J'aborderai mon propos par l'ISF et le bouclier fiscal avant de faire un parallèle avec l'impôt sur le revenu. D'un point de vue pragmatique, il convient de constater que nos voisins ont supprimé, ou n'ont jamais mis en place, d'impôt sur la fortune. Ils représentent ainsi autant de terres d'accueil à nos portes pour nos concitoyens qui souhaitent délocaliser leur patrimoine. Si cette délocalisation est compliquée pour les « smicards de l'ISF », c'est-à-dire les personnes dont le patrimoine, essentiellement immobilier, peut être estimé entre un et deux millions d'euros, elle est relativement aisée pour les gros patrimoines constitués à 80 % par des supports financiers. La France ne peut pas rester le « dernier des Mohicans ».
S'agissant de la mise en place, en 2006, du bouclier fiscal, il convient également d'être lucide sur la signification du plafonnement de l'impôt à 50 % des revenus : de quels revenus parle-t-on ? Du revenu effectivement perçu ? Du revenu déclaré ? Du revenu imposable ? Il y a quelques années, j'ai écrit un article qui s'intitulait : « la France, nouvel eldorado fiscal ». Je prenais l'exemple d'une personne de 70 ans ayant aliéné à titre onéreux son patrimoine pour encaisser une rente : sur un revenu réel de 100, cette personne a un revenu taxé à 30 et son bouclier est à 15, soit 15 % de son revenu réel !
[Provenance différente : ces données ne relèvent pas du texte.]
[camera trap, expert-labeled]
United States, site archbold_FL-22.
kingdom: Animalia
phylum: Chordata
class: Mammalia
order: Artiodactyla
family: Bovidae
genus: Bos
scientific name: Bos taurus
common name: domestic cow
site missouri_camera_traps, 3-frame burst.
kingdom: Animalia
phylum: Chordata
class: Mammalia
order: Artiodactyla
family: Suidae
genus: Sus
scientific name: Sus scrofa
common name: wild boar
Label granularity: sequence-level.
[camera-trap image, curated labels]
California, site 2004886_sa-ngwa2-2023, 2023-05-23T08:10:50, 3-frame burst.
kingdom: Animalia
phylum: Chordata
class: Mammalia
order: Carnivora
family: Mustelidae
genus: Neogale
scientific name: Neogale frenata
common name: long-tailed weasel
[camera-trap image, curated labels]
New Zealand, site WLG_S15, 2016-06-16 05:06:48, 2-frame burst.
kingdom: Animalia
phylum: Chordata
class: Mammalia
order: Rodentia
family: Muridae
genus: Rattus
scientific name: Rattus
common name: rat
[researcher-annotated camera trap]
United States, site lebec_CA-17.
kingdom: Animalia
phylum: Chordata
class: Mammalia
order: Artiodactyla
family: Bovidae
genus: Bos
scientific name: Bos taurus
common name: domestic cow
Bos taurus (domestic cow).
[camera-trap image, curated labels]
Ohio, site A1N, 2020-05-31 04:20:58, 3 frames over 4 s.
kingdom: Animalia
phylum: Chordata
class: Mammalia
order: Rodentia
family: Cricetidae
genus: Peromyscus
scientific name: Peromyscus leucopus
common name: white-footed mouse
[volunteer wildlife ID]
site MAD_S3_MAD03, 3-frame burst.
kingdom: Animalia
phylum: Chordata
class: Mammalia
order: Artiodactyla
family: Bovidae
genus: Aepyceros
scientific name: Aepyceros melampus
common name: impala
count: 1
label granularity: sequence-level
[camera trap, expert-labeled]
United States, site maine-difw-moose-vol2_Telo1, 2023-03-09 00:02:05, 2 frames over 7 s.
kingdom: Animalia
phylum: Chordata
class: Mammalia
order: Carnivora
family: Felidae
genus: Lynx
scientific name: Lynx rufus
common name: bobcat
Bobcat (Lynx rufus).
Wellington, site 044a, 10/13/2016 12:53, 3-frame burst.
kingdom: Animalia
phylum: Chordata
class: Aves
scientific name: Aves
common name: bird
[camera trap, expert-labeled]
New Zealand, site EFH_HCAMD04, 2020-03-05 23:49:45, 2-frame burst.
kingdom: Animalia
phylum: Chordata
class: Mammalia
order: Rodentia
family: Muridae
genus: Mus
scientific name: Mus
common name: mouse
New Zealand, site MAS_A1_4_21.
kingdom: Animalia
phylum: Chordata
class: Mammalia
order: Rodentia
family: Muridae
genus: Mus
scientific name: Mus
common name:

Dans un autre article relatif à la stratégie patrimoniale, j'ai démontré qu'un contribuable, ancien chef d'entreprise qui avait vendu son activité pouvait diminuer considérablement son taux d'imposition : schématiquement, en percevant 300 000 euros, il pouvait réduire sa base imposable à hauteur de 76 000 euros et donc payer un montant d'impôt maximal de 38 000 euros, soit 12,7 % de ses revenus réels : on est loin des 50 % ! Pas un seul pays en Europe n'offre un mécanisme aussi efficace ! De surcroît, ces stratégies sont réservées à ceux qui ont d'importants patrimoines financiers et immobiliers, et donc à ceux qui n'ont pas d'activité. In fine, le bouclier fiscal est un mauvais mécanisme qui privilégie ceux qui ne travaillent pas.
Pour l'ensemble de ces raisons, l'ISF et le bouclier fiscal devraient être supprimés. Au demeurant, ne nous faisons pas d'illusions ; le détricotage du bouclier a déjà commencé. L'instabilité fiscale étant ce qu'elle est en France, les personnes qui ont su profiter du bouclier ont d'ores et déjà compris que sa pérennité était remise en cause et ont modifié leur stratégie patrimoniale.
La suppression de ces dispositifs pose la question des contreparties, même si le rendement de l'ISF n'est pas très important, à peine 3,5 milliards d'euros.